Ce qu'il faut savoir avant de partir : dates en octobre, billets et discussions ouvertes
Historiquement, le BIFF se déroule début octobre, bien que la 30e édition ait été décalée du 17 au 26 septembre 2025, après la fin des festivals de Venise et de Toronto. Les billets pour les cérémonies d'ouverture et de clôture, y compris l'accès au tapis rouge extérieur, sont mis en vente environ deux semaines avant le festival sur le site officiel de réservation du BIFF, et ils se vendent en quelques minutes. Pour les projections régulières, la réservation anticipée ouvre au grand public environ 10 jours avant la soirée d'ouverture. Astuce de l'industrie : les Open Talks et Outdoor Greetings, où les stars répondent de manière informelle aux questions du public après les projections, sont gratuits mais nécessitent de faire la queue tôt le matin sur la place du BIFF ou sur la place extérieure du Cinema Center.
Les billets pour les projections en avant-première (시사회, sisahoe) du festival sont les plus difficiles à obtenir si un film avec une star coréenne est projeté.
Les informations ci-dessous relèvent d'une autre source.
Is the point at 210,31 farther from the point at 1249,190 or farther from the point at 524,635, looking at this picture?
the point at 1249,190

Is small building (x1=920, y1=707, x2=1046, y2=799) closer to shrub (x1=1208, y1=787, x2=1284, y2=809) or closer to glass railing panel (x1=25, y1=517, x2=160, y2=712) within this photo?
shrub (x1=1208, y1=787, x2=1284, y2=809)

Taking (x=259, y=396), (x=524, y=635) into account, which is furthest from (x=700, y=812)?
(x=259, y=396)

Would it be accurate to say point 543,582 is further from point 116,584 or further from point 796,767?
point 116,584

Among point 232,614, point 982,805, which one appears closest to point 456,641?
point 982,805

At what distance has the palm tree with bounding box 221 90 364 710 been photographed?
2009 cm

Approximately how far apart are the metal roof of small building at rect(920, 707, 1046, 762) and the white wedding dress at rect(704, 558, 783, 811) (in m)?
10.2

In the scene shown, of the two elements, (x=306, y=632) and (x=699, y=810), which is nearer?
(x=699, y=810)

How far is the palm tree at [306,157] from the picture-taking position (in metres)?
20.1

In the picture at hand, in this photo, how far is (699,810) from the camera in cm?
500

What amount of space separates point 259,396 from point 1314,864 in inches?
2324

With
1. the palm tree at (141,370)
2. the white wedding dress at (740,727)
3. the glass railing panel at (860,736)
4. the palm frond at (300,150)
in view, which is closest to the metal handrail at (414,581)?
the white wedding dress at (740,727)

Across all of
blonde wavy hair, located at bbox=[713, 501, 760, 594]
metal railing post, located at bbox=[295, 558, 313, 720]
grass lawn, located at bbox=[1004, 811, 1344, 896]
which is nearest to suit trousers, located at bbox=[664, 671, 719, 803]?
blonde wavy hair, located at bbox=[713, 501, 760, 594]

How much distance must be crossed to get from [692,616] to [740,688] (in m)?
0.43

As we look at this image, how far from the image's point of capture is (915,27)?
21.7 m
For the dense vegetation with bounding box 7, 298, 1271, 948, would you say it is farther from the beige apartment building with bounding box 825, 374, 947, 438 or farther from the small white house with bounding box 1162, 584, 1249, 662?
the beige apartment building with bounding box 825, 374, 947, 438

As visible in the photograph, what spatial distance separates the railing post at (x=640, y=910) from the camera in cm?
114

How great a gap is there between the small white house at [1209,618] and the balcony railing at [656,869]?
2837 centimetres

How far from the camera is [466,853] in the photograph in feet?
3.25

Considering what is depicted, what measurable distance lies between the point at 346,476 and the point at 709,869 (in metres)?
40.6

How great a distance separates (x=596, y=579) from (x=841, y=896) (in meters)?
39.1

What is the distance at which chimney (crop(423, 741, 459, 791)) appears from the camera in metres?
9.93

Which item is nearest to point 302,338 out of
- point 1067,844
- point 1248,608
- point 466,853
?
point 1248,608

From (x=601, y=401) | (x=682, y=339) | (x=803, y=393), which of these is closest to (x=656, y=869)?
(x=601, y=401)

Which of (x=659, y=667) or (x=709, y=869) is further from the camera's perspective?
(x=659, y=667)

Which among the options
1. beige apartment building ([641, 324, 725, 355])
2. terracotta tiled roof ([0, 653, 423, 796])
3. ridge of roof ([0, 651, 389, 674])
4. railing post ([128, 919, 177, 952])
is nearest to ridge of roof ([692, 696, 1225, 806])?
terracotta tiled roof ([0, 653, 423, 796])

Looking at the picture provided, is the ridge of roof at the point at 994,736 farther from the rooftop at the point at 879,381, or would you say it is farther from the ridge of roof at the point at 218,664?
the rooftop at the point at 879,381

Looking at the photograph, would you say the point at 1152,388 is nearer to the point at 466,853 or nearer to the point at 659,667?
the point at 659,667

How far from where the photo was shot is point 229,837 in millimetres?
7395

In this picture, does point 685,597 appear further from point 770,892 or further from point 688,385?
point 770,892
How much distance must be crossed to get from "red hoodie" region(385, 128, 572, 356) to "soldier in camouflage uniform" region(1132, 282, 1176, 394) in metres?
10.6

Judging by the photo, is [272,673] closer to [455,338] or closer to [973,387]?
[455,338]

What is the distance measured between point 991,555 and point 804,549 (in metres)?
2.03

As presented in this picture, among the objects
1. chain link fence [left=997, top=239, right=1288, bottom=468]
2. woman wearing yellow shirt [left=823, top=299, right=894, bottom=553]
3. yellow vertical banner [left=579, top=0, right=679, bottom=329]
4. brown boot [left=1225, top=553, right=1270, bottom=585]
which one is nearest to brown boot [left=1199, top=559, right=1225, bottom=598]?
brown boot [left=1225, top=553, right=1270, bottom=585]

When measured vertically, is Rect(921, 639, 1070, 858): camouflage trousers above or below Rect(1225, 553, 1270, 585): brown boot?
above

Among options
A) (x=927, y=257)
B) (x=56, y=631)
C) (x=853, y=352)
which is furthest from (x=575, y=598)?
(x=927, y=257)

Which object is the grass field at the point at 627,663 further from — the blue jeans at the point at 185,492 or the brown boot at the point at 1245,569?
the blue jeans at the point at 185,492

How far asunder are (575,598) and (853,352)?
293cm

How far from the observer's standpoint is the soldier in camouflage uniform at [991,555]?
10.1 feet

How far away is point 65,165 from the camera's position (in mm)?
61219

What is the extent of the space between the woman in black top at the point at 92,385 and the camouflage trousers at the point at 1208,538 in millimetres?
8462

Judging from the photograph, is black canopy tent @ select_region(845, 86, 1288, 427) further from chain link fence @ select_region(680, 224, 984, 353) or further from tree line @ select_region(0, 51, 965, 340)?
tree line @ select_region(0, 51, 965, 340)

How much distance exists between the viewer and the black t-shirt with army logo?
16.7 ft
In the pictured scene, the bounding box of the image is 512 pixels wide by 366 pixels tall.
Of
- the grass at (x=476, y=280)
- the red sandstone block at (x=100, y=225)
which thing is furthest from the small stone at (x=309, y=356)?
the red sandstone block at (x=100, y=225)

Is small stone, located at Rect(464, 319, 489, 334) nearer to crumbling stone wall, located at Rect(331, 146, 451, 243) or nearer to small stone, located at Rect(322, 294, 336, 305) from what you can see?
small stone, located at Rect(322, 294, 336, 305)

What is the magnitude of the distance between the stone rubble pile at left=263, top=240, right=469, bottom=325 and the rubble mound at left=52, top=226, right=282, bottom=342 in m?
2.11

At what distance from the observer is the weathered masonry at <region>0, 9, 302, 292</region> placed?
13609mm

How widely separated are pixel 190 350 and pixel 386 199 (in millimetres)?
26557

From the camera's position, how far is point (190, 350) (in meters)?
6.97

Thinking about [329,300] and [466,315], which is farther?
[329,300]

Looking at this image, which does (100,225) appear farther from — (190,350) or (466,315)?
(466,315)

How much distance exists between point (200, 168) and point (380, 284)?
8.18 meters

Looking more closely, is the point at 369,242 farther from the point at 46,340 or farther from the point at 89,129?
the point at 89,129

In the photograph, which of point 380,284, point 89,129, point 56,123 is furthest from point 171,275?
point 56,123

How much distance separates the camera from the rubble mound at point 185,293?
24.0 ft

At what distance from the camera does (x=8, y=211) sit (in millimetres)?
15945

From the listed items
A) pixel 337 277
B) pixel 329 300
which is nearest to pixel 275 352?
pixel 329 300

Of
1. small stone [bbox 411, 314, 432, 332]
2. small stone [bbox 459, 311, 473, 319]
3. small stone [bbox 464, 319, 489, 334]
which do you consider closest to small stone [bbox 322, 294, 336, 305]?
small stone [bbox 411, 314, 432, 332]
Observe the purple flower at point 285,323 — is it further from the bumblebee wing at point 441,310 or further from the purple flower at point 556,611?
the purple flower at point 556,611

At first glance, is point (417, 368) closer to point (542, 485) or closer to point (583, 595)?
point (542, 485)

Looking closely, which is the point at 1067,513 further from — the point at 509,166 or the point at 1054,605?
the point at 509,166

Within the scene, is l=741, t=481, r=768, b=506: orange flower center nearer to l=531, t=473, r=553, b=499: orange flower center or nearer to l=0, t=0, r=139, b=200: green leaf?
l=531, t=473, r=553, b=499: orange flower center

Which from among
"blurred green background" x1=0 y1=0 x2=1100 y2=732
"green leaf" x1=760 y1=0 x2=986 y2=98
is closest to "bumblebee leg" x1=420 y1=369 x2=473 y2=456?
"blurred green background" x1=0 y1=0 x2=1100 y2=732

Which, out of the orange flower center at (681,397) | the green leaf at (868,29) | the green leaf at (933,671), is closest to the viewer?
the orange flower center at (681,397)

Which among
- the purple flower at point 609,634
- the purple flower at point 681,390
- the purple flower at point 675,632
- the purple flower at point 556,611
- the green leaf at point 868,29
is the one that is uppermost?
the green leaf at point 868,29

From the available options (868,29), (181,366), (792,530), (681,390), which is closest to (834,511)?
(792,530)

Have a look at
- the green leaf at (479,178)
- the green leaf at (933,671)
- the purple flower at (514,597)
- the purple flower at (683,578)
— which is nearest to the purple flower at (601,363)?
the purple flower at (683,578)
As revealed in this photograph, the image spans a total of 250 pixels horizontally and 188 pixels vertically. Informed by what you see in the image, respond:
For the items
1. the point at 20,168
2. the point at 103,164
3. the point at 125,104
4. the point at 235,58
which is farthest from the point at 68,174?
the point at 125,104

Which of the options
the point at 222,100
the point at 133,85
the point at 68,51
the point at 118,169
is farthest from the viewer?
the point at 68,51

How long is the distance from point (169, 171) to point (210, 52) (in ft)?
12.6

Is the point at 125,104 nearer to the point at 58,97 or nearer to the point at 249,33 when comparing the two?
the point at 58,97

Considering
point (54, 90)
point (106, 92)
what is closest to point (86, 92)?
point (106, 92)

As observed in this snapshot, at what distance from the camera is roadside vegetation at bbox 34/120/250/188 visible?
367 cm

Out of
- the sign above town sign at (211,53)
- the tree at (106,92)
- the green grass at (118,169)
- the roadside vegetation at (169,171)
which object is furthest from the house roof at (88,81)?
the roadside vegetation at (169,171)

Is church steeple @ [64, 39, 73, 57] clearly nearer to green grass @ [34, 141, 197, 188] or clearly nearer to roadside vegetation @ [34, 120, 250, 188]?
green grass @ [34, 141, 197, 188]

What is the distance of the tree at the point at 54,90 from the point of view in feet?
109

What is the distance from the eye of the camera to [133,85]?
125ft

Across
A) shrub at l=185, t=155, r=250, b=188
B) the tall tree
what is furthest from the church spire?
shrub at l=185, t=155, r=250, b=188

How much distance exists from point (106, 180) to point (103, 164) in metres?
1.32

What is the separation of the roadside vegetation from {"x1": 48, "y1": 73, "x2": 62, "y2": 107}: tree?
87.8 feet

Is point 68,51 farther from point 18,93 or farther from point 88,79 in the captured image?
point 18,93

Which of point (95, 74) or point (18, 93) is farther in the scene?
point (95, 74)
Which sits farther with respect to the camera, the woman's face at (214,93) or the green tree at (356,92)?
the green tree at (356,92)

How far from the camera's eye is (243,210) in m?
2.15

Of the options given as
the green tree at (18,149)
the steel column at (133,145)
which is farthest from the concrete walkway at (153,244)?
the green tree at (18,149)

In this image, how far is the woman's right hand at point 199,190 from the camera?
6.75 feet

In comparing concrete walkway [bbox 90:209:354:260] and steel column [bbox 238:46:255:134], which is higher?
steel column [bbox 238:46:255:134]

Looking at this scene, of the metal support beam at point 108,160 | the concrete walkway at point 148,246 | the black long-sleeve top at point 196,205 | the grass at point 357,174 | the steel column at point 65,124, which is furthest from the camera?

Le film d'ouverture (개막작, gaemakjak) est automatiquement le plus convoité. Si vous ne pouvez pas les obtenir, les sections "Korean Cinema Today" et "Vision" sont véritablement le meilleur pari en termes de programmation : de petits films indés coréens qui pourraient ne pas obtenir de distribution en salle autrement, dans une salle de 1 000 places avec le réalisateur présent. C'est l'arme secrète du BIFF. Les festivals étrangers envoient leurs titres les plus chauds. Le BIFF vous fait découvrir trois réalisateurs coréens dont vous n'avez jamais entendu parler, dont deux seront probablement à Cannes dans cinq ans.